Even then, your version of a Cosmic Good is equating all life as we know it with a select group of people who lack all that crap. Which means your Cosmic Good is using a logical fallacy first off. It also creates the assumption that good's ultimate purpose is to destroy evil as opposed to teaching others how to be good. So your version of a Cosmic Good is missing a few of the key traits to be good, so it's not really a Cosmic Good it's a Cosmic Thing, that destroys without mercy, and all that crap necessary to actually be Good.
I'm pretty sure the DMG definition of Evil is not so rigorous as to define accidentally killing the microbes in the food you eat as an Evil act - otherwise Paladins would be constantly falling, even if they were vegetarians.
So why define "an evil act" so rigorously here?
Not all scarcity is due to people robbing other people though.
If a person has earned their way to the top, especially from poverty- never robbing or cheating anybody - their mere possession of resources can hardly be deemed "life living at the expense of life".
I got that impression.
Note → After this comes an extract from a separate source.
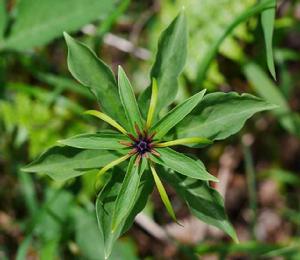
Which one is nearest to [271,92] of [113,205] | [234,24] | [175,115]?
[234,24]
Admittedly it tends to be individualist-types like Heinlein and Rand - still, the basic idea is that wealth can be made - it doesn't have to be looted.
A factory worker has a much better standard of living than a medieval blacksmith, was one example given. And that factories cannot exist without "winners" - industrialists. With it being because of them, that the workers have their elevated standard of living - and don't have to work with metal at an "individual scale" - a much less productive one.
If myself and another person apply for a job - and the other person gets it - and doesn't refuse so the employer can give it to me - I certainly wouldn't say they have "cheated me" or that their decision to keep the job was "an evil act".
Same principle applies on bigger scales.
Not the same princicple. A more apt comparison would be you are both going to be hired, but the other guy has a system whereby he can do both his job and yours whilst only working 20% more hours, so the company hires him for 150% of his original salary. He gets more money for proportionally less work, the company saves money, and you lose out on a job. Winners and losers.